久しぶりに落合信彦作品が世に出た。今回は息子さんの落合陽一氏との共著。わたしもあのスーパードライのCM以降、この人物に興味を持ち、以後、落合信彦作品はほぼ全部読んでいる。今回の本は、現代のこの世を読むにあたり、過去の歴史を頭に入れながら、たぐいまれなケネディ兄弟等、人とのエピソードを介して、それと対比するように、いかに今の時代があやふやで情けないのかを浮き彫りにしている点だろう。

この親子の共通点はやはり情報なのだろう、国際政治、とりわけアメリカ、ロシア、イギリスその他駆け巡り、直接その人物と対面でインタビューしてきた生の情報を基にする父。技術やアートを含め、多くの人が不思議な感覚にとらわれているのを具現化していく息子、なかなか面白いと思う。

そんな息子もプーチンの論文をロシア語で読むなど、情報精査には徹底している。
また本の中では、今のプーチンの行動を2015年にアメリカ対ロシアの危険性でペリーに触れてもいる。そして現代でさえ既に中国にやられている日本、たしかに中国の農民を日本に送り込むだけで日本は占拠されてしまう。しかも今でも中国人が日本の土地や水源その他入り込み放題なのを見透かしている。

落合氏はケネディ兄弟のへの思い入れも強く、その時代の政治家の責務と現代のトランプやバイデン等のだらしない政治家の比較を読むだけでも面白い。
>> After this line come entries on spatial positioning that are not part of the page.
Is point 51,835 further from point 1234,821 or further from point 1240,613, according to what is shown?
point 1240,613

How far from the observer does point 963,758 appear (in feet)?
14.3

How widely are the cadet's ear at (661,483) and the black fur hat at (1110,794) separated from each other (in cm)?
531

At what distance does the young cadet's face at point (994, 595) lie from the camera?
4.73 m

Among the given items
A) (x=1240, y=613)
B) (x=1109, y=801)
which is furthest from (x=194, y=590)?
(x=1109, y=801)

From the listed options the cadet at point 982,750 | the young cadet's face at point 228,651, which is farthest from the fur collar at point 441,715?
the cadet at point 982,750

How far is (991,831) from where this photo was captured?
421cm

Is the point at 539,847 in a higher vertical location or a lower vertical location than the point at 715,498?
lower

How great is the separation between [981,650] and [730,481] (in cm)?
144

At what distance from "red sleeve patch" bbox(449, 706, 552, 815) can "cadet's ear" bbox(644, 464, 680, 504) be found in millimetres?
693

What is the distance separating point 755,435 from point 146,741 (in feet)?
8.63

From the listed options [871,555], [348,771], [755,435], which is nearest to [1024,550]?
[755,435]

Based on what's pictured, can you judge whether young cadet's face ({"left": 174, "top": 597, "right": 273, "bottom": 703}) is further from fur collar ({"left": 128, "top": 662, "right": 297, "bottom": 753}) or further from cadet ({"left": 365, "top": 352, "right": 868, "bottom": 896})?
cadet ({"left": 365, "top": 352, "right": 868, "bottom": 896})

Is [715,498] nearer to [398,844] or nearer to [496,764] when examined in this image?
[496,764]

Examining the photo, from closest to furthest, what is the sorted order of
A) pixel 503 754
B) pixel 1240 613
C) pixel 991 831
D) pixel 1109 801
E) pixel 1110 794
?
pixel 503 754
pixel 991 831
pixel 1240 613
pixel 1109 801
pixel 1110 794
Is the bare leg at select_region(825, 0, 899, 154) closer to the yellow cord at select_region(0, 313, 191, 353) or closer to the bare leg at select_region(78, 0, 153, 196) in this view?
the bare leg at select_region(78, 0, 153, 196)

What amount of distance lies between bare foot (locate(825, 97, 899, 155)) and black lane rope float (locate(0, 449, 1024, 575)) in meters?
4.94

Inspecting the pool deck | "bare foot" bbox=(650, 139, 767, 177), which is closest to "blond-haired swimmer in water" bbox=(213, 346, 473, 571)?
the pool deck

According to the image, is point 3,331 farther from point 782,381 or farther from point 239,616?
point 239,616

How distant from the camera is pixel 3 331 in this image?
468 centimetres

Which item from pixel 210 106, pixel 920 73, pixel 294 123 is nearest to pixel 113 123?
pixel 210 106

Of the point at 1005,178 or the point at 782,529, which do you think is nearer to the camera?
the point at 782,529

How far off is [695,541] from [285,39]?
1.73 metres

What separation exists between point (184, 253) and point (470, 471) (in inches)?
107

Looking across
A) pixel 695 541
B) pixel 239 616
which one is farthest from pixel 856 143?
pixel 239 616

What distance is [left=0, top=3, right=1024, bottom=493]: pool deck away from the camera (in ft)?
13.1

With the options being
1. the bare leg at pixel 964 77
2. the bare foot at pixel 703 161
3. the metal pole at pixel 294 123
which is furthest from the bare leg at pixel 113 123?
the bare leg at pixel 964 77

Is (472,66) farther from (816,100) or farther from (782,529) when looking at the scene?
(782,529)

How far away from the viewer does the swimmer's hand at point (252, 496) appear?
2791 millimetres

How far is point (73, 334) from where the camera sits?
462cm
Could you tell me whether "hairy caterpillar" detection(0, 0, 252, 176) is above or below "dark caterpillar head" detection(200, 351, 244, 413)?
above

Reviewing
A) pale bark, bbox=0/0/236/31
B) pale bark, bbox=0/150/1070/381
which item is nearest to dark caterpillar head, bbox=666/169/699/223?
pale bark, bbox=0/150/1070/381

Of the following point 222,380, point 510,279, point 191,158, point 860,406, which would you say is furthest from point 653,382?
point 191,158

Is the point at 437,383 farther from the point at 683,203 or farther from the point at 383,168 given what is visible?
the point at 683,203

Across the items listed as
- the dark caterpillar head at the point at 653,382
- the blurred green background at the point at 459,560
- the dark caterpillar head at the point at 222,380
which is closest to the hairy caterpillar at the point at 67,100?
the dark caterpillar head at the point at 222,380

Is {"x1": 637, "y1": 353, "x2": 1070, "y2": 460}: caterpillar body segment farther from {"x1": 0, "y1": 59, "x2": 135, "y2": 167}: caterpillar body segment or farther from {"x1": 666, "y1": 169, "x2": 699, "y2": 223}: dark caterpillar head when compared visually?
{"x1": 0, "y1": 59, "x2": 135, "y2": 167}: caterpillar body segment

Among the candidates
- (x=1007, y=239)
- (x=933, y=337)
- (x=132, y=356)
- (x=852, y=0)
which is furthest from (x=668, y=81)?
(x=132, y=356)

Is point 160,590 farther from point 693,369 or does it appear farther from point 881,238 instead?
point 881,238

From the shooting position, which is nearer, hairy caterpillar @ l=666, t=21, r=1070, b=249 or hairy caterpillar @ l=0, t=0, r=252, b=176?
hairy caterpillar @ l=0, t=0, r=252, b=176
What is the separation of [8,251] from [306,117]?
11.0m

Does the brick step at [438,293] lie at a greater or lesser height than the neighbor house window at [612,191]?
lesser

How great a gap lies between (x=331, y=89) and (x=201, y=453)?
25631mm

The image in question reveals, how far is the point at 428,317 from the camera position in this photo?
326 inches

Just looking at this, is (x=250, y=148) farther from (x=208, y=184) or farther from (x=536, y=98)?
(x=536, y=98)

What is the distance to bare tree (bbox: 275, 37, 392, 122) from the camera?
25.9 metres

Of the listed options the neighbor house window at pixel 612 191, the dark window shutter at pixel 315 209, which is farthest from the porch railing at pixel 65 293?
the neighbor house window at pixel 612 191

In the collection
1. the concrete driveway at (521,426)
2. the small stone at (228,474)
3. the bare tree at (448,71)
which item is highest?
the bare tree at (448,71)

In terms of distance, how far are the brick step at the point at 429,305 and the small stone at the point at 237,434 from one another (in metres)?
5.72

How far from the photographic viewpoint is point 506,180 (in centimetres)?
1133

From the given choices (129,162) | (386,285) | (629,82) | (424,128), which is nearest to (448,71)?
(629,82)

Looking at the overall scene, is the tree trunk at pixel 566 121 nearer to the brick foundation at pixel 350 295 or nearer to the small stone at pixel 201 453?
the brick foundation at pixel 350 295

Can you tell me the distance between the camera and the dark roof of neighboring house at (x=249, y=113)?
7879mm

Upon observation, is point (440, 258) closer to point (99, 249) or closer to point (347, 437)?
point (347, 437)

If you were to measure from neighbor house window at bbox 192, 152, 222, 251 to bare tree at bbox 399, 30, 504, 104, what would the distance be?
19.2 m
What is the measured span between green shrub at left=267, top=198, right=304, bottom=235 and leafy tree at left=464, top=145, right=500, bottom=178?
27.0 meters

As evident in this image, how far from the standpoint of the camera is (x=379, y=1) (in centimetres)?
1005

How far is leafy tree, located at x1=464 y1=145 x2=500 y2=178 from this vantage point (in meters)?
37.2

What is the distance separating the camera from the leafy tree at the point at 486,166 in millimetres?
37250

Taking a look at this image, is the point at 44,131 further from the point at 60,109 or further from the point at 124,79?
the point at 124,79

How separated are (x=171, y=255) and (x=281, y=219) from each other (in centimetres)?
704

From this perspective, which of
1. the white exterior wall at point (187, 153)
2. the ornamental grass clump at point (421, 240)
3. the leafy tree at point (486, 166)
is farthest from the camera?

その他、息子陽一氏が父について語るところは興味を持って読めるだろう。「大した命じゃないんだ、死ぬまでやれ」確かに人間死ぬまでやり切るのは大切なことである。教育で大切なのは問いを作る能力という陽一氏の考えもしかり。また倫理や哲学に言及しているのも面白い。

そして落合信彦の言う「専門性を磨け」「自分だけのスキルを持て」「組織を頼るな」の3つは、わたしも過去の落合作品から感じ取ったことでもある。今でもその言葉は現代人を揺さぶるものではないだろうか。歴史書と哲学書、そしてニーチェ、わたしも仕事の傍ら研究者でもあるが、学問を突き詰めると、結果的に哲学の領域に踏み込んでしまう。これも重要な教えなのではないだろうか。そして最後まで時間を無駄にすることなく自分の人生を全うする。そんなこれから生きていく指南書的な内容も書かれていると思う。